DOCUMENT EXCERPT: Begin
Predicting protein-protein interactions, interaction sites and residue-residue contact matrices with machine learning techniques
Date
2016
Authors
Journal Title
Journal ISSN
Volume Title
Publisher
University of Delaware
Abstract
Protein-protein interactions (PPIs) play crucial roles in many biological
processes in living organisms, such as immune response, enzyme catalysis, and signal
transduction. Acquiring knowledge of interfacial regions between interacting proteins
is not only helpful in understanding protein functions and elucidating signal
transduction networks but also critical for structure-based drug design and disease
treatment. The cost, time, and other limitations associated with the current
experimental methods to obtain PPI information have motivated the development of
computational methods for predicting PPIs and their interfaces.
In the dissertation, I propose to use deep learning algorithms, mainly Stacked
Autoencoders and Deep Neural Networks, along with other machine learning
techniques to predict the protein-protein interactions, interaction sites, and amino acid
residue-residue contacts. These machine learning techniques include Hidden Markov
Models, Fisher Scores, Support Vector Machines, logistic regression, and clustering.
Specifically, I developed computational methods based on these machine learning
techniques to tackle the following three questions about protein-protein interaction: 1)
whether two given protein sequences can interact (protein-protein interaction
predictions), 2) if they interact, where are the interacting residues in individual
proteins (interaction site predictions), 3) how these interacting residues are paired up
across the interacting proteins (contact matrix predictions).
The first question, whether the two given protein sequences can interact (PPI
prediction), has been studied extensively, and much progress has been made and reported in the literature. I explored using the deep neural networks model as a new
tool for PPI prediction and compared this tool with one of the state-of-the-art methods
based on Support Vector Machine (SVM) models. The result showed deep neural
networks with stacked autoencoders are more effective at extracting non-linear
features and thus have led to prediction improvement as compared to the SVM-based
method.
The second question is to further identify where the interacting residues are
(interaction site predictions). The interaction profile hidden Markov model (ipHMM)
was applied to predict protein-protein interaction sites by taking into account the
interacting partner and topology information. It was found that the performance of
ipHMM at domain-domain interaction (DDI) family level was significantly lower for
DDI families with multiple topology interfaces. To address this problem, I proposed to
develop ipHMM at DDI interface topology level to predict protein interaction sites.
The results showed that the method significantly improved Matthews correlation
coefficient from 46.4% to 77.3%.
DOCUMENT EXCERPT: End
RECORDS: Begin
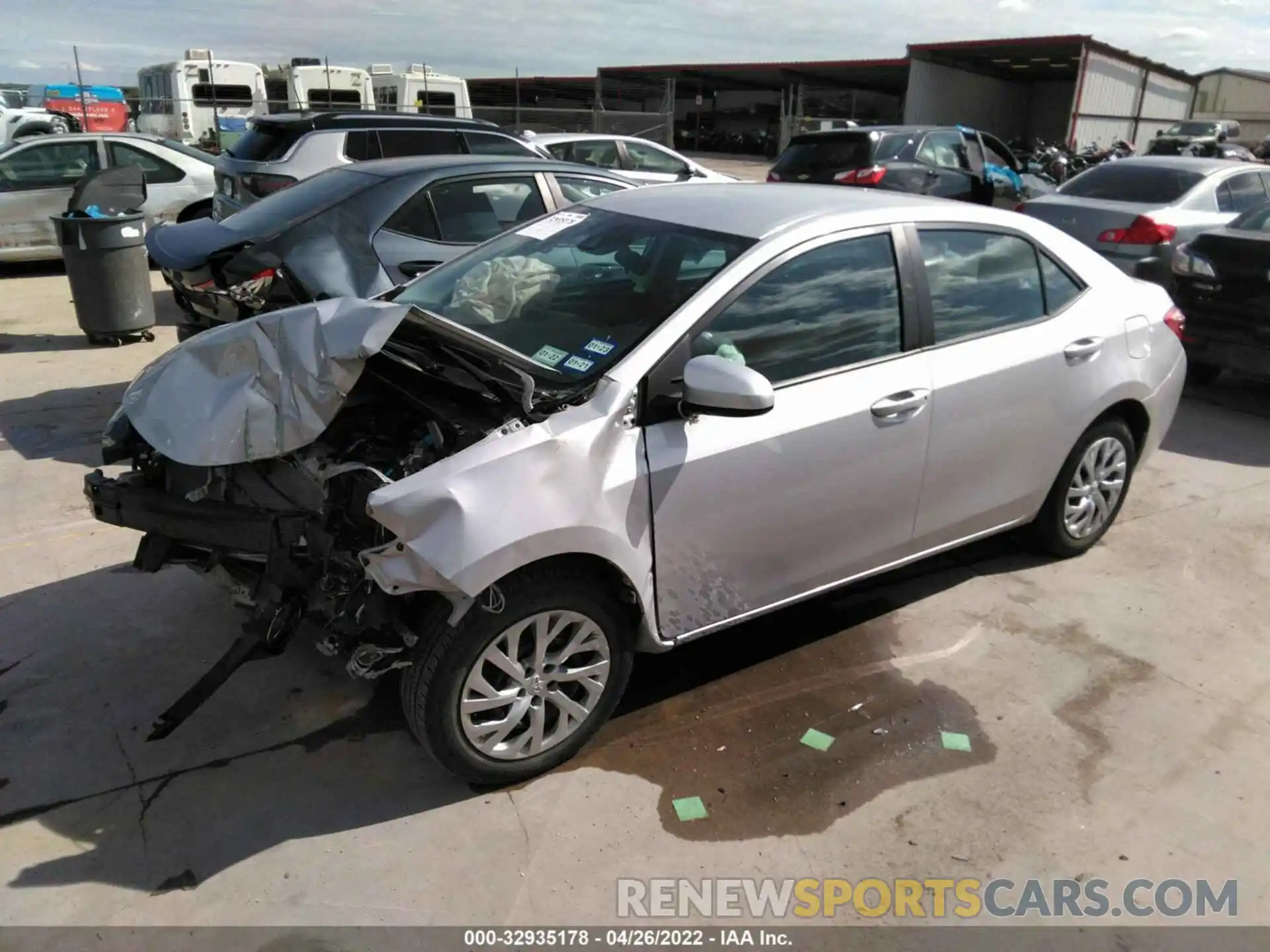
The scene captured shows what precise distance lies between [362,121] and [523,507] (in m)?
7.98

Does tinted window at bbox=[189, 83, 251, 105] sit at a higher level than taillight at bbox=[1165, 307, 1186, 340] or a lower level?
higher

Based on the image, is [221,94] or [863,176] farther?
[221,94]

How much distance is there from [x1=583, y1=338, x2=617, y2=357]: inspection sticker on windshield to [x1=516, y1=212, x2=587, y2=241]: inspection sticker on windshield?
2.99ft

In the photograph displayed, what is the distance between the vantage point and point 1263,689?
386 centimetres

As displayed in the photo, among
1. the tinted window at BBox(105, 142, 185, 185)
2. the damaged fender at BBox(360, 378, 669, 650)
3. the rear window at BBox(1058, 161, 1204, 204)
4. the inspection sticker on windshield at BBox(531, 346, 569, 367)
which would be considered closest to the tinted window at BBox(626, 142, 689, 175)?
the rear window at BBox(1058, 161, 1204, 204)

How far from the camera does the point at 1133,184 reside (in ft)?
31.5

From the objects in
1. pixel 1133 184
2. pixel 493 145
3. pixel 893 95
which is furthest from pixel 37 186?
pixel 893 95

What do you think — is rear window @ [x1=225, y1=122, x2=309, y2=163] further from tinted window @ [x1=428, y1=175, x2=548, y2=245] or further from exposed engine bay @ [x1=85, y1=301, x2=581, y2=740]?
exposed engine bay @ [x1=85, y1=301, x2=581, y2=740]

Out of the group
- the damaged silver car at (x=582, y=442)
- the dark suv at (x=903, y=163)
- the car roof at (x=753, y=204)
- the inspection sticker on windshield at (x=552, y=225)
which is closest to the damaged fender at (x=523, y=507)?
the damaged silver car at (x=582, y=442)

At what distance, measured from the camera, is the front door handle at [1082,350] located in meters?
4.21

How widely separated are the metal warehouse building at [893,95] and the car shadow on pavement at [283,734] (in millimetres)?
21625

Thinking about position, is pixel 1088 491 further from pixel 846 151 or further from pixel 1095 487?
pixel 846 151

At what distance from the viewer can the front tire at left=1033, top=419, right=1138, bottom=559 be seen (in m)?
4.51

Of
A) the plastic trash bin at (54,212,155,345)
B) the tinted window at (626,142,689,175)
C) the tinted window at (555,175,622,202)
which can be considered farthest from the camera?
the tinted window at (626,142,689,175)
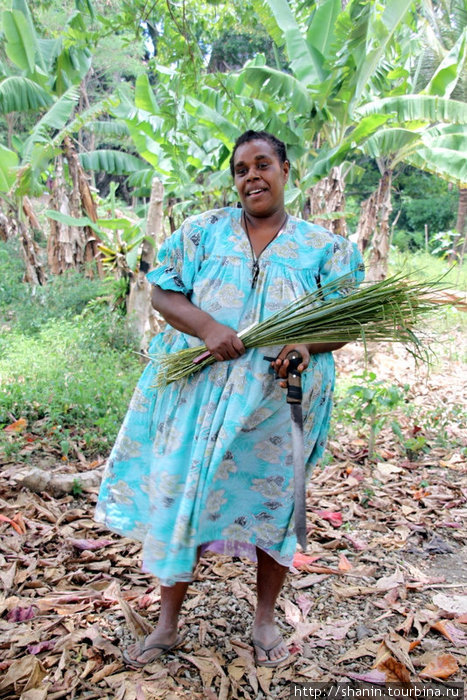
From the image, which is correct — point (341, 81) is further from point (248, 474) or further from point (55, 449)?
point (248, 474)

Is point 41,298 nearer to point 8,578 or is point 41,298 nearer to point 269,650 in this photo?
point 8,578

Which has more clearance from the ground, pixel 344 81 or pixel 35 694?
pixel 344 81

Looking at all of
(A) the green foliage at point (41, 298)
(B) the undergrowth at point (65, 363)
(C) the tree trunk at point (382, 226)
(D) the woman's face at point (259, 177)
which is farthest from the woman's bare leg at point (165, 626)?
(C) the tree trunk at point (382, 226)

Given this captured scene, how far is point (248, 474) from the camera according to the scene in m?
2.06

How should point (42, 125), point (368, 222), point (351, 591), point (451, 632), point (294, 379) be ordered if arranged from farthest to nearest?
RECORDS: End
_YOUR OBJECTIVE_
Answer these about the abstract on predicting protein-protein interactions:
(a) Which institution is listed as the publisher?
(b) What kind of method was the deep neural network tool for PPI prediction compared with?
(c) From what value to what value did the Matthews correlation coefficient improve?
Rely only on the text for these.

_SOLUTION TO THIS TASK_
(a) University of Delaware
(b) A state-of-the-art method based on Support Vector Machine (SVM) models
(c) From 46.4% to 77.3%